§ RECORDED INFORMATION:
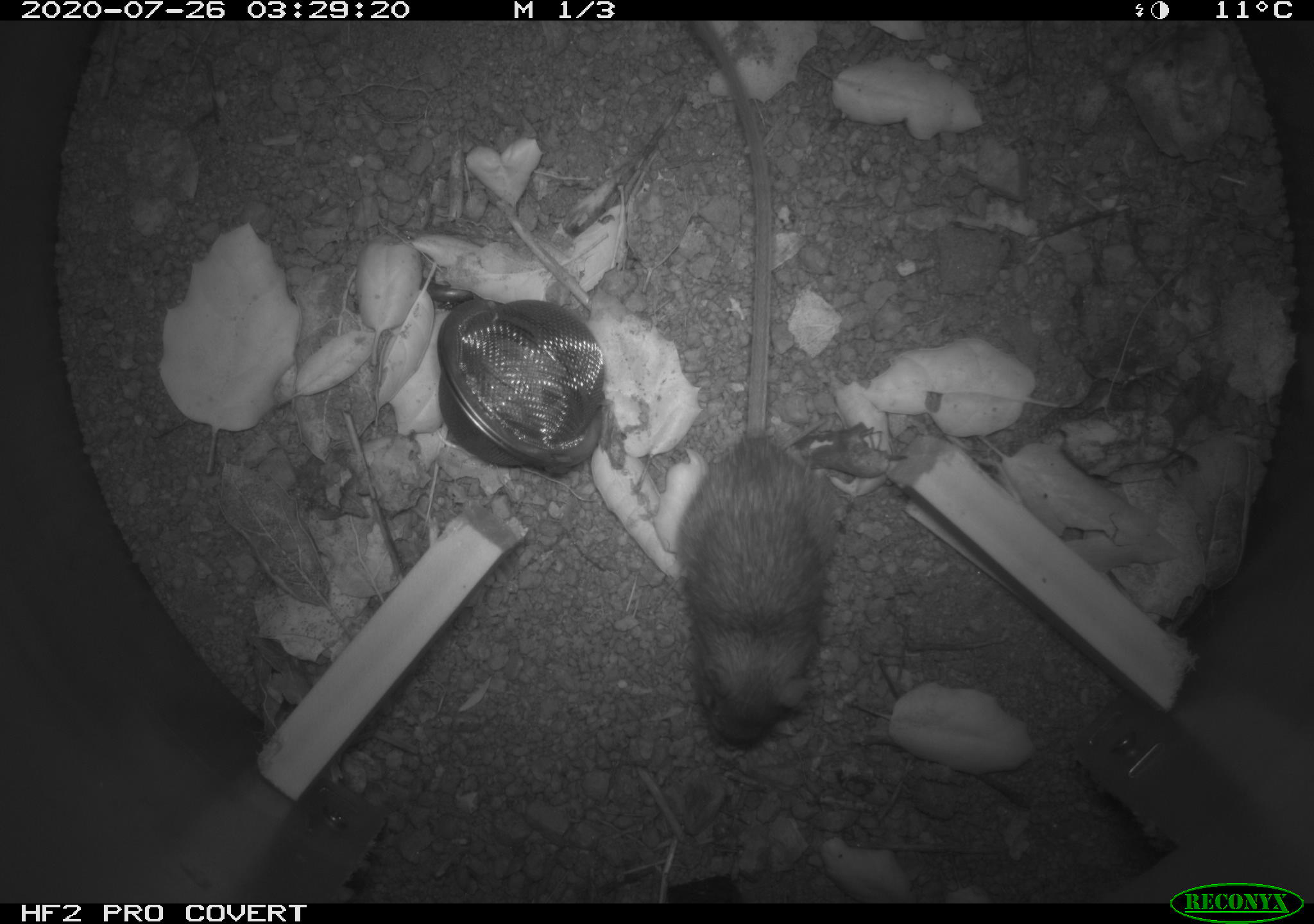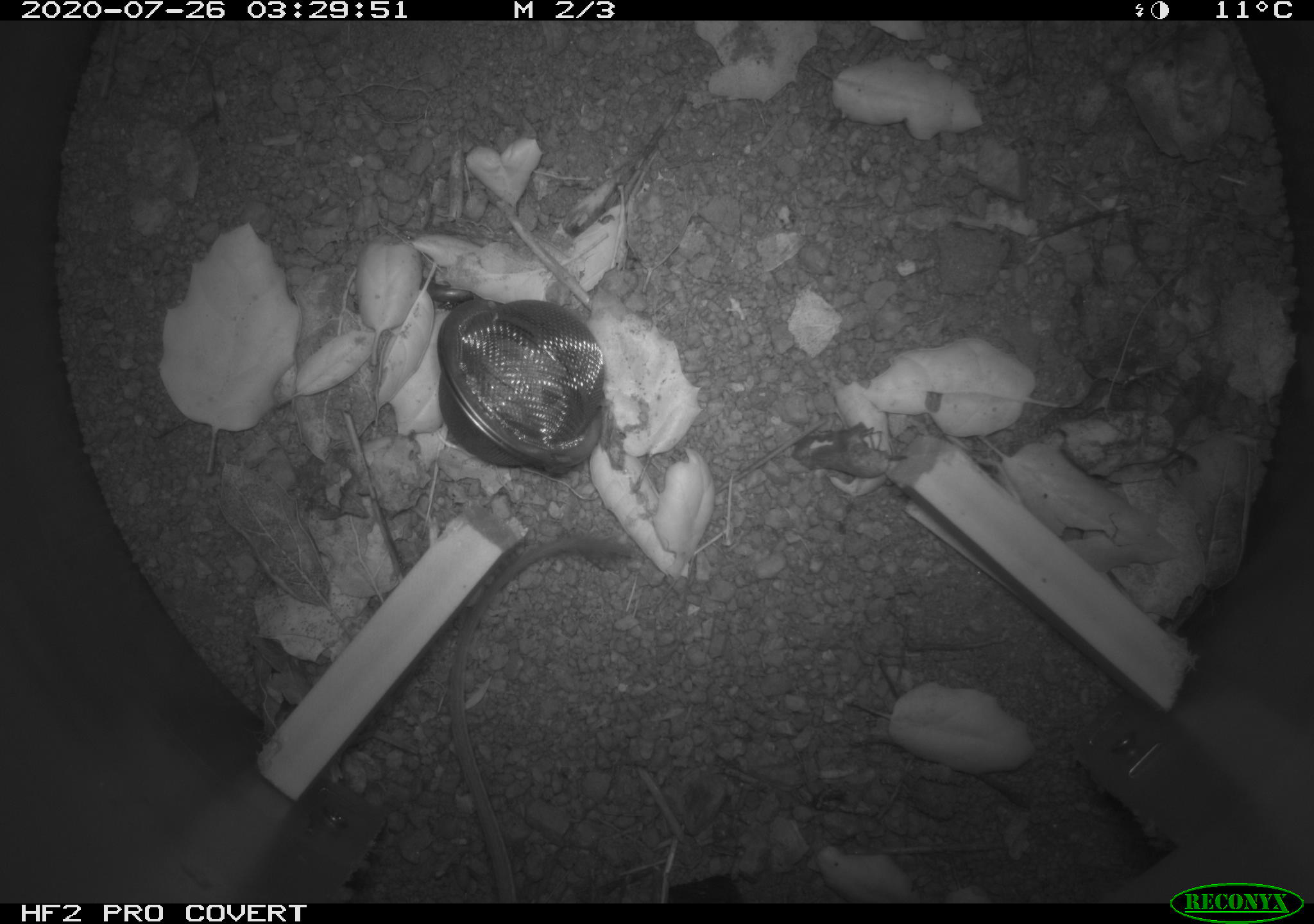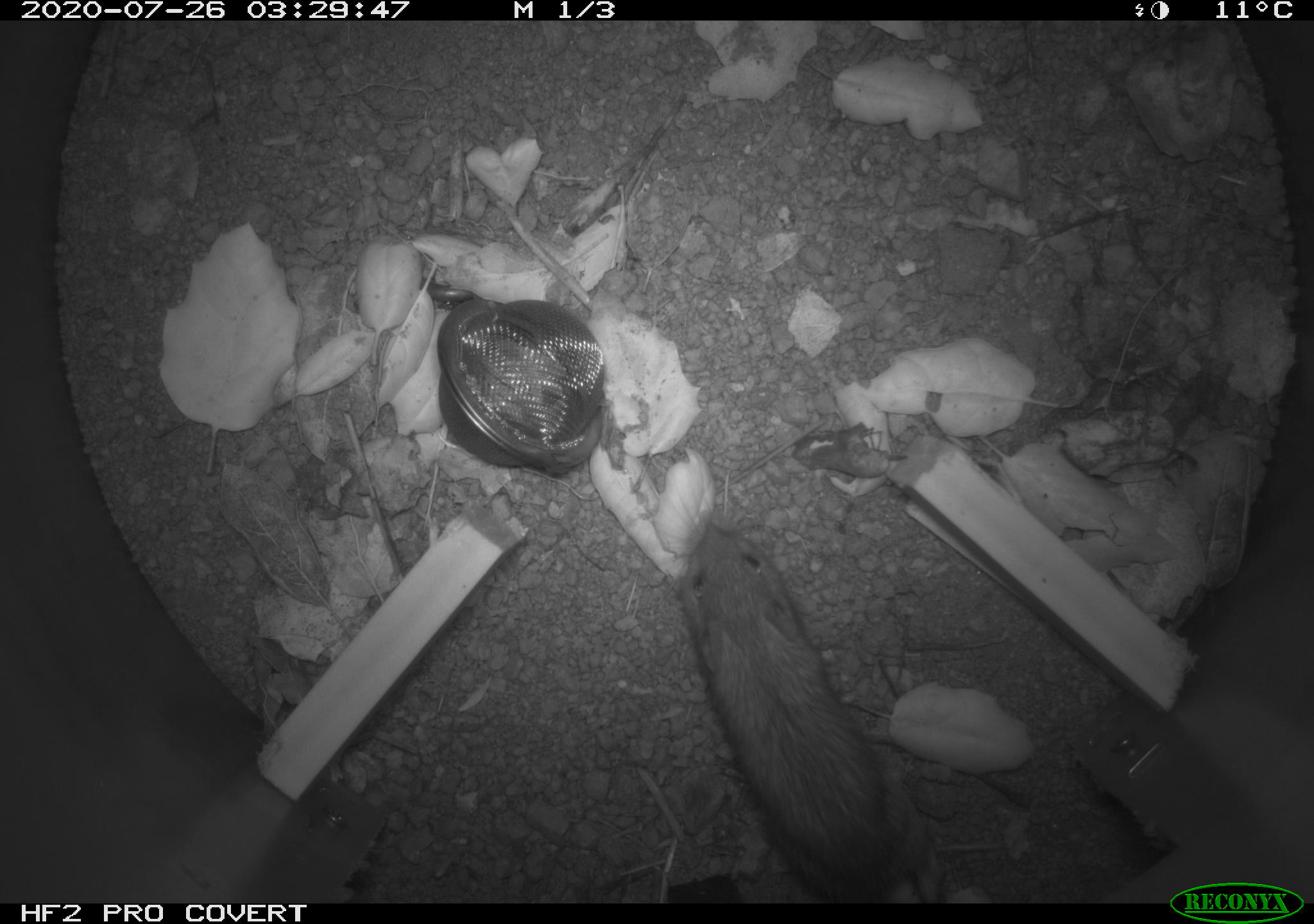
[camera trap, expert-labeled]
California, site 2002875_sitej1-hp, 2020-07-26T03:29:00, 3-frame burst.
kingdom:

§ THE TASK:
Copy out precisely those lines which run from the one containing "California, site 2002875_sitej1-hp, 2020-07-26T03:29:00, 3-frame" to the end of the material.

§ SOLUTION TO THIS TASK:
California, site 2002875_sitej1-hp, 2020-07-26T03:29:00, 3-frame burst.
kingdom:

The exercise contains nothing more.